## Task material:

┄┄┄┄┄┄┄┄┄┄

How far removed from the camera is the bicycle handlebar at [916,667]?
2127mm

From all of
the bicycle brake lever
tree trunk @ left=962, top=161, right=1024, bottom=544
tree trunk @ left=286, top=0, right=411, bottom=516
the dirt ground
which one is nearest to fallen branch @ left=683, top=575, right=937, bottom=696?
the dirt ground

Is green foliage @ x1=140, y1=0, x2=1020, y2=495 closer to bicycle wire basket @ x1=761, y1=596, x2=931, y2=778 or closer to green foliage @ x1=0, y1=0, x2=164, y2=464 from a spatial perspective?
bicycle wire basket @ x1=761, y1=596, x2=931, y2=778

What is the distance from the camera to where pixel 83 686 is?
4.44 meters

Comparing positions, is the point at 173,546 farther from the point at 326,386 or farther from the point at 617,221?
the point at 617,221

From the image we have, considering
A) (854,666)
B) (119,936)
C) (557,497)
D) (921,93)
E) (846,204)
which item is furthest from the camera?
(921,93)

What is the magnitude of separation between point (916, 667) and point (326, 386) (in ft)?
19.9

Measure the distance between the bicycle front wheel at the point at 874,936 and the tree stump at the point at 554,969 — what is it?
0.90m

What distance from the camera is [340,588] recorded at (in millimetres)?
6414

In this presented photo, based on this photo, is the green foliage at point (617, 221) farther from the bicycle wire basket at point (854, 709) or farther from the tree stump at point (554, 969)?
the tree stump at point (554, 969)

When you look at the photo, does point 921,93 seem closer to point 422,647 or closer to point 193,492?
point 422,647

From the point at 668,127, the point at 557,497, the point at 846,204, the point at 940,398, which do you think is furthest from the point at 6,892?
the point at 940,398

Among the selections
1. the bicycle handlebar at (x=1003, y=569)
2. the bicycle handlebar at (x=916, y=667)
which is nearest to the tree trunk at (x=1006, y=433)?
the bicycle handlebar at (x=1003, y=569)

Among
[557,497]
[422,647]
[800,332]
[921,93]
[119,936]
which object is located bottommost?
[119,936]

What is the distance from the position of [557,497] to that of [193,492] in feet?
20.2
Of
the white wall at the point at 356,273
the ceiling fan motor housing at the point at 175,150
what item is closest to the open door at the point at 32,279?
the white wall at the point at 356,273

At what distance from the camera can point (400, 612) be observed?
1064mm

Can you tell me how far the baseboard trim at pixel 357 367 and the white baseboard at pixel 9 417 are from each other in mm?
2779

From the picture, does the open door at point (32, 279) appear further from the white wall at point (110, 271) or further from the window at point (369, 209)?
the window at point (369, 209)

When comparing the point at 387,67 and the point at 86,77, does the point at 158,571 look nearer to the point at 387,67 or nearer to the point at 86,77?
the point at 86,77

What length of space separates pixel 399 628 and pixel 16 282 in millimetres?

┄┄┄┄┄┄┄┄┄┄

## Requirement:
Render the data as a two-column CSV with the header row text,answer, putting each text and its answer on one row, quoting every field, and turning line breaks into spaces. Begin at the line that has "Is green foliage" and stop after the line that has "4.44 meters".

## Correct result:
text,answer
"Is green foliage @ x1=140, y1=0, x2=1020, y2=495 closer to bicycle wire basket @ x1=761, y1=596, x2=931, y2=778 or closer to green foliage @ x1=0, y1=0, x2=164, y2=464 from a spatial perspective?","bicycle wire basket @ x1=761, y1=596, x2=931, y2=778"
"What is the distance from the camera to where pixel 83 686 is?","4.44 meters"